# Extract provided
━━━━━━━━

For a look at the people blown up by the boom in San Francisco and the
East Bay, check out our documentary 'Boom - The Sound of Eviction' at
http://www.boomthemovie.org which comes from the perspective of the people
who were living in the city before the boom and didn't rise with the 6
figure salaries, but were expected to compete for rental units that
doubled and tripled, forcing many people into the street to protest (or to
try to live).

Anecdotally I have heard rents dropping a hundred or two hundred dollars
in a unit, but this is from rents that went up an easy thousand, so i
couldn't call that a settling, more like some easing of the crazy
ratcheting effect.

Land values in San Francisco are indeed unique due to the absolute limits
of a 48 square mile county at the end of the peninsula, but the boom
itself triggered a massive transfer of wealth to property owners. This is
perhaps the biggest legacy here. And perhaps a number of people in the
tech sector got into the market right away and were pleased to see their
values increase 20% a year (try finding that in a local savings account or
even on the stock market), and perhaps some folks are living on 2nd
mortgages...

The fact is the a lot of money left over after the bust didn't go back to
the stock market, but came here (and in many other World Cities) into real
estate, and now we are faced with a second bubble in the housing market
without a parallel increase in wages or jobs, even in the tech sector,
much less the lower working class markets. (I have heard that tech jobs
are coming back... Certainly the biotech boom never materialized here,
despit the City's best efforts to usher it in.)

Very few working families will afford a million dollar home. A shitty
house on the outskirts will start at 600,000. Even The Economist is
advising people to rent until the bubble bursts.

━━━━━━━━

# Record list

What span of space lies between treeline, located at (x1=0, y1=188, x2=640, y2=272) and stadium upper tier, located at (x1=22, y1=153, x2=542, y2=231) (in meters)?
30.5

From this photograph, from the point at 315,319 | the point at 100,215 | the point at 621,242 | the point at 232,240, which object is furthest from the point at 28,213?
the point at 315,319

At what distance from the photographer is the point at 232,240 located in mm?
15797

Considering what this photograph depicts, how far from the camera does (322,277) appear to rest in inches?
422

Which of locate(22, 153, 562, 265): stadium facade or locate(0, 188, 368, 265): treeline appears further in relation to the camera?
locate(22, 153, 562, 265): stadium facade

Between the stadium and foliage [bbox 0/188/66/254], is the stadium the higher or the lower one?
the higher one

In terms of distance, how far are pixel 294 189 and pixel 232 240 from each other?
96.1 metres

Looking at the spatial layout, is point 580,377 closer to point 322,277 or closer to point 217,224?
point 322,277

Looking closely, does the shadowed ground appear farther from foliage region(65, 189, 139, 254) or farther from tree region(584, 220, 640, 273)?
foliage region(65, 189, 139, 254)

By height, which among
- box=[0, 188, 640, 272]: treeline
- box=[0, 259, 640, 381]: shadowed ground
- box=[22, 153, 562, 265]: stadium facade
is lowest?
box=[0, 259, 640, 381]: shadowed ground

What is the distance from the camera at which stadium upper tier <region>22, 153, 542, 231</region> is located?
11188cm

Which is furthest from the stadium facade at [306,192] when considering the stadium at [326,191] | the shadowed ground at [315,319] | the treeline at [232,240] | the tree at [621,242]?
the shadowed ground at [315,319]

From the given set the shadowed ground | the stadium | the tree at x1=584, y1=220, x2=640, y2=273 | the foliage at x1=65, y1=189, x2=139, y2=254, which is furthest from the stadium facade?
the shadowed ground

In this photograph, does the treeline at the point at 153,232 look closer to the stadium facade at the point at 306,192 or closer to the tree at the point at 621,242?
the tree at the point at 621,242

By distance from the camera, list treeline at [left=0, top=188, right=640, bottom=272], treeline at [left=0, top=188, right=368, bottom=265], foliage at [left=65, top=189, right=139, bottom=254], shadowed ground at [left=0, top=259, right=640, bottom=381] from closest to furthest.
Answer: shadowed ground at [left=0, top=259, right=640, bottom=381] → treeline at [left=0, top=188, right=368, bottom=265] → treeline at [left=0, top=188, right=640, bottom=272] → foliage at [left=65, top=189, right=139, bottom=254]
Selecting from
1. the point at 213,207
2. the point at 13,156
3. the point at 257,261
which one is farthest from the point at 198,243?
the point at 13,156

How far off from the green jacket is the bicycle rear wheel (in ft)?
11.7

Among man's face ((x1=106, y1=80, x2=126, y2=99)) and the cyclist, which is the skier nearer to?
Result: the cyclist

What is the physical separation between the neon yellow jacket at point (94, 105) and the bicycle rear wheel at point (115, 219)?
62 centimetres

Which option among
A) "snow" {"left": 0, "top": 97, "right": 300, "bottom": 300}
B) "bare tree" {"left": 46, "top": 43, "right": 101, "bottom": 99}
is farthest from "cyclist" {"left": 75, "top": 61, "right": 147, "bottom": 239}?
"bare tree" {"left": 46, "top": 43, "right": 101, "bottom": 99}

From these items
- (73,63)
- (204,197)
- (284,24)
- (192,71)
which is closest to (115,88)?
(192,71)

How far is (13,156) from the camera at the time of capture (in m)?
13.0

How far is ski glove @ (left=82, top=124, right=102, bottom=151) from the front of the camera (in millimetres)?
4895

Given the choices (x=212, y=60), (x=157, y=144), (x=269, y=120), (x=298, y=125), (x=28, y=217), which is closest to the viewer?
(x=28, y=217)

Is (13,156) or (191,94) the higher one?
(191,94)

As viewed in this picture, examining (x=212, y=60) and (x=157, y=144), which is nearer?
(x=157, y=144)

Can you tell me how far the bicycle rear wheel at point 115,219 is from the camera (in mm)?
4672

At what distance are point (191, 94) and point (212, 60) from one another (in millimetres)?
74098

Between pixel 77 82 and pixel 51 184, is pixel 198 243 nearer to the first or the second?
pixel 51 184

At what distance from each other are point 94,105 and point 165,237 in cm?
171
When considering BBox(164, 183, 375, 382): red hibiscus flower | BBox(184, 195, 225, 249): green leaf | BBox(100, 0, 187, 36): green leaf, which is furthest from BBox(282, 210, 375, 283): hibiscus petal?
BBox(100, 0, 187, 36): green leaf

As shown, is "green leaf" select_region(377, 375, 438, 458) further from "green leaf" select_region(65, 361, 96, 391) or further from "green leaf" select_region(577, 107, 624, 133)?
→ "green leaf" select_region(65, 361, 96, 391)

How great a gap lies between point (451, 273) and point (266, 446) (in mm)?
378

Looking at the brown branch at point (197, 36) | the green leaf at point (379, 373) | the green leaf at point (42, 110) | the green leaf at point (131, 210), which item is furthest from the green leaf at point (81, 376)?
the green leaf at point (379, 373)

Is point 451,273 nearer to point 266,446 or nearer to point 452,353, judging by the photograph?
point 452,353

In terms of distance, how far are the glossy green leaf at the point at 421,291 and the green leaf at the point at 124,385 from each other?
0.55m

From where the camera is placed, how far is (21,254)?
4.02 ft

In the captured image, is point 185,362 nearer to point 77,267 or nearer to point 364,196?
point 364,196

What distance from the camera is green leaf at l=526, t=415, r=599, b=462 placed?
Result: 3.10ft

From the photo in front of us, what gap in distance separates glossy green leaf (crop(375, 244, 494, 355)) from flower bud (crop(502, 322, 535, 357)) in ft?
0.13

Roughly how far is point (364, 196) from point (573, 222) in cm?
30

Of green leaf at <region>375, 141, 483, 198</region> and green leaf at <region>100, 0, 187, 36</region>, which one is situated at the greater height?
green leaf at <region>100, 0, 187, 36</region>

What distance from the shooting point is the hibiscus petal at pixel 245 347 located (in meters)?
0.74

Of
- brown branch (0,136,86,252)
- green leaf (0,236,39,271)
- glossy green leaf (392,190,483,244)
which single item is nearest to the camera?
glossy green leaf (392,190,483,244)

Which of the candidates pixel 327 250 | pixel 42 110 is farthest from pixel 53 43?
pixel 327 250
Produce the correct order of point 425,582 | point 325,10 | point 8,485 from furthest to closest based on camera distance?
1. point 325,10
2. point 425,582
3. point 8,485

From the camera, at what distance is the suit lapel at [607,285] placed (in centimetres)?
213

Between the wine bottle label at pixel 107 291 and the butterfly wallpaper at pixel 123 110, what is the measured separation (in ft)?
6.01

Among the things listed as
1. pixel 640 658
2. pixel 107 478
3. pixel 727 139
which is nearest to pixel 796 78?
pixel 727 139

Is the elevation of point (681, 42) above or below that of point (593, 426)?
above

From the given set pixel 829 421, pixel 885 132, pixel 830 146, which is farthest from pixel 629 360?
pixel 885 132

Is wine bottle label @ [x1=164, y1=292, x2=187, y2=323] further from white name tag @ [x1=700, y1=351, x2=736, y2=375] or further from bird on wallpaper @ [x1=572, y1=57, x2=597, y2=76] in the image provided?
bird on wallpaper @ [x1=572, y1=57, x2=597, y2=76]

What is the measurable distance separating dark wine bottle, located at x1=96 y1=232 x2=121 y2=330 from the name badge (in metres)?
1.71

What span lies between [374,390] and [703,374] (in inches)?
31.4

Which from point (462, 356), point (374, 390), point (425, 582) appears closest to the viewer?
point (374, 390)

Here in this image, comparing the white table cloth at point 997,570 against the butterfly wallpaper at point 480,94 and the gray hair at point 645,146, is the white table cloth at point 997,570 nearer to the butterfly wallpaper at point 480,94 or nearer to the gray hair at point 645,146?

━━━━━━━━

# Stated goal
Reproduce, word for word, the stretch of the San Francisco housing text that opens with the words "Land values in" and closes with "mortgages...".

# Task output
Land values in San Francisco are indeed unique due to the absolute limits
of a 48 square mile county at the end of the peninsula, but the boom
itself triggered a massive transfer of wealth to property owners. This is
perhaps the biggest legacy here. And perhaps a number of people in the
tech sector got into the market right away and were pleased to see their
values increase 20% a year (try finding that in a local savings account or
even on the stock market), and perhaps some folks are living on 2nd
mortgages...